Work request
No record may be omitted; give all of them again exactly.

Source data
⟨

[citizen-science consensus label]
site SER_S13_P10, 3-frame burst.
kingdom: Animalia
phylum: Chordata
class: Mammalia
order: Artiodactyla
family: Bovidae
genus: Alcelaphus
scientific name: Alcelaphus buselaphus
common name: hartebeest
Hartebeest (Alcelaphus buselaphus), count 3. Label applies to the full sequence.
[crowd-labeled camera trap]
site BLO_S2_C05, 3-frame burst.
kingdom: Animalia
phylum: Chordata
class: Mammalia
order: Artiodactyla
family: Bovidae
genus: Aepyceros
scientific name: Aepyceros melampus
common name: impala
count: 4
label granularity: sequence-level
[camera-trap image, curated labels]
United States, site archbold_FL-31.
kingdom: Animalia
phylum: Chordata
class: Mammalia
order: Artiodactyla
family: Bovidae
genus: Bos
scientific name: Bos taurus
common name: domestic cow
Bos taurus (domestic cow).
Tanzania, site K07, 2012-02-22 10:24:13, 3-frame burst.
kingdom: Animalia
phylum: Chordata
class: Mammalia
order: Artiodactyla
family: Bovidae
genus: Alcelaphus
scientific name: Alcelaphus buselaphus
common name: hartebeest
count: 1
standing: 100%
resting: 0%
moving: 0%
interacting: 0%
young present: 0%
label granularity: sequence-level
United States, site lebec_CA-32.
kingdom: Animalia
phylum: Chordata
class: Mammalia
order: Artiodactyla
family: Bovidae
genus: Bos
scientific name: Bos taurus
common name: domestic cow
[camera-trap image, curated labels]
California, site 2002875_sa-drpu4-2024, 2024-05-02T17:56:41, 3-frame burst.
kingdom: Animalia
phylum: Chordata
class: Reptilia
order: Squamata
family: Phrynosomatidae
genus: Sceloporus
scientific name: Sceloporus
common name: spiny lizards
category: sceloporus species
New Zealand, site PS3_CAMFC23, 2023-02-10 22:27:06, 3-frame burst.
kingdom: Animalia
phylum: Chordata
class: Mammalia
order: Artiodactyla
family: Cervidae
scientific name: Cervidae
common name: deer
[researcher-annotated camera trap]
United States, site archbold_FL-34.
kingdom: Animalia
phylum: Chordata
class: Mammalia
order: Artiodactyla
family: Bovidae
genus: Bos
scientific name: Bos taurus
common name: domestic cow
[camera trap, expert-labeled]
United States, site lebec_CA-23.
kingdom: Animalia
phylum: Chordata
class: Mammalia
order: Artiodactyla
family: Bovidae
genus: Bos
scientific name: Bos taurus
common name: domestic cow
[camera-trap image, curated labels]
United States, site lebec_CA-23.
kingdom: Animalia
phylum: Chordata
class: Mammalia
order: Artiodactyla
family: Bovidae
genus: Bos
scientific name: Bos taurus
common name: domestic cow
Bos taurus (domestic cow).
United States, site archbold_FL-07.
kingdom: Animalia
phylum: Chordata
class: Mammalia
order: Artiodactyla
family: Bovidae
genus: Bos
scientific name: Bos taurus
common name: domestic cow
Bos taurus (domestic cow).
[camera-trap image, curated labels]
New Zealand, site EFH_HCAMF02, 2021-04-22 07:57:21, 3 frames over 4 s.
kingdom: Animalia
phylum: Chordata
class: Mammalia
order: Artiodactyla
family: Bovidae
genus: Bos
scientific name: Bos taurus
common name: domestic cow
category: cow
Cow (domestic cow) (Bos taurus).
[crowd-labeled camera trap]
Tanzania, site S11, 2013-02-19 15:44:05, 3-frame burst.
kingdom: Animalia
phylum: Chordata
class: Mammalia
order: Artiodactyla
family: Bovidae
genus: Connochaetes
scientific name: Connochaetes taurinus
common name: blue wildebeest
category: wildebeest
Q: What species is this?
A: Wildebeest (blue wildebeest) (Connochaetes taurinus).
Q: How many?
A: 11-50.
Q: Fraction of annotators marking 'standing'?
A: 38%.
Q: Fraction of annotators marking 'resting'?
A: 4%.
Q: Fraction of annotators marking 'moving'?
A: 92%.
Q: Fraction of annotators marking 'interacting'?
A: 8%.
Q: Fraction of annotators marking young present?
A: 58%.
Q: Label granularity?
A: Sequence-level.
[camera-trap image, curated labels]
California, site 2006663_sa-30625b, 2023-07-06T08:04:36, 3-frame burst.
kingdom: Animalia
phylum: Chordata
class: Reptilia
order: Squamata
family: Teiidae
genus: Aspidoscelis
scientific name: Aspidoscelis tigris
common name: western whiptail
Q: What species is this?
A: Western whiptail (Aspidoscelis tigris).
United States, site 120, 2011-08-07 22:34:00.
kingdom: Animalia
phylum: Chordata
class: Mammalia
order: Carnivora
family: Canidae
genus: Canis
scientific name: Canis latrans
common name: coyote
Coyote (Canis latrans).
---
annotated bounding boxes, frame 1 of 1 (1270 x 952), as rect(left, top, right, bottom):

⟩

Result for this task
[citizen-science consensus label]
site SER_S13_P10, 3-frame burst.
kingdom: Animalia
phylum: Chordata
class: Mammalia
order: Artiodactyla
family: Bovidae
genus: Alcelaphus
scientific name: Alcelaphus buselaphus
common name: hartebeest
Hartebeest (Alcelaphus buselaphus), count 3. Label applies to the full sequence.
[crowd-labeled camera trap]
site BLO_S2_C05, 3-frame burst.
kingdom: Animalia
phylum: Chordata
class: Mammalia
order: Artiodactyla
family: Bovidae
genus: Aepyceros
scientific name: Aepyceros melampus
common name: impala
count: 4
label granularity: sequence-level
[camera-trap image, curated labels]
United States, site archbold_FL-31.
kingdom: Animalia
phylum: Chordata
class: Mammalia
order: Artiodactyla
family: Bovidae
genus: Bos
scientific name: Bos taurus
common name: domestic cow
Bos taurus (domestic cow).
Tanzania, site K07, 2012-02-22 10:24:13, 3-frame burst.
kingdom: Animalia
phylum: Chordata
class: Mammalia
order: Artiodactyla
family: Bovidae
genus: Alcelaphus
scientific name: Alcelaphus buselaphus
common name: hartebeest
count: 1
standing: 100%
resting: 0%
moving: 0%
interacting: 0%
young present: 0%
label granularity: sequence-level
United States, site lebec_CA-32.
kingdom: Animalia
phylum: Chordata
class: Mammalia
order: Artiodactyla
family: Bovidae
genus: Bos
scientific name: Bos taurus
common name: domestic cow
[camera-trap image, curated labels]
California, site 2002875_sa-drpu4-2024, 2024-05-02T17:56:41, 3-frame burst.
kingdom: Animalia
phylum: Chordata
class: Reptilia
order: Squamata
family: Phrynosomatidae
genus: Sceloporus
scientific name: Sceloporus
common name: spiny lizards
category: sceloporus species
New Zealand, site PS3_CAMFC23, 2023-02-10 22:27:06, 3-frame burst.
kingdom: Animalia
phylum: Chordata
class: Mammalia
order: Artiodactyla
family: Cervidae
scientific name: Cervidae
common name: deer
[researcher-annotated camera trap]
United States, site archbold_FL-34.
kingdom: Animalia
phylum: Chordata
class: Mammalia
order: Artiodactyla
family: Bovidae
genus: Bos
scientific name: Bos taurus
common name: domestic cow
[camera trap, expert-labeled]
United States, site lebec_CA-23.
kingdom: Animalia
phylum: Chordata
class: Mammalia
order: Artiodactyla
family: Bovidae
genus: Bos
scientific name: Bos taurus
common name: domestic cow
[camera-trap image, curated labels]
United States, site lebec_CA-23.
kingdom: Animalia
phylum: Chordata
class: Mammalia
order: Artiodactyla
family: Bovidae
genus: Bos
scientific name: Bos taurus
common name: domestic cow
Bos taurus (domestic cow).
United States, site archbold_FL-07.
kingdom: Animalia
phylum: Chordata
class: Mammalia
order: Artiodactyla
family: Bovidae
genus: Bos
scientific name: Bos taurus
common name: domestic cow
Bos taurus (domestic cow).
[camera-trap image, curated labels]
New Zealand, site EFH_HCAMF02, 2021-04-22 07:57:21, 3 frames over 4 s.
kingdom: Animalia
phylum: Chordata
class: Mammalia
order: Artiodactyla
family: Bovidae
genus: Bos
scientific name: Bos taurus
common name: domestic cow
category: cow
Cow (domestic cow) (Bos taurus).
[crowd-labeled camera trap]
Tanzania, site S11, 2013-02-19 15:44:05, 3-frame burst.
kingdom: Animalia
phylum: Chordata
class: Mammalia
order: Artiodactyla
family: Bovidae
genus: Connochaetes
scientific name: Connochaetes taurinus
common name: blue wildebeest
category: wildebeest
Q: What species is this?
A: Wildebeest (blue wildebeest) (Connochaetes taurinus).
Q: How many?
A: 11-50.
Q: Fraction of annotators marking 'standing'?
A: 38%.
Q: Fraction of annotators marking 'resting'?
A: 4%.
Q: Fraction of annotators marking 'moving'?
A: 92%.
Q: Fraction of annotators marking 'interacting'?
A: 8%.
Q: Fraction of annotators marking young present?
A: 58%.
Q: Label granularity?
A: Sequence-level.
[camera-trap image, curated labels]
California, site 2006663_sa-30625b, 2023-07-06T08:04:36, 3-frame burst.
kingdom: Animalia
phylum: Chordata
class: Reptilia
order: Squamata
family: Teiidae
genus: Aspidoscelis
scientific name: Aspidoscelis tigris
common name: western whiptail
Q: What species is this?
A: Western whiptail (Aspidoscelis tigris).
United States, site 120, 2011-08-07 22:34:00.
kingdom: Animalia
phylum: Chordata
class: Mammalia
order: Carnivora
family: Canidae
genus: Canis
scientific name: Canis latrans
common name: coyote
Coyote (Canis latrans).
---
annotated bounding boxes, frame 1 of 1 (1270 x 952), as rect(left, top, right, bottom):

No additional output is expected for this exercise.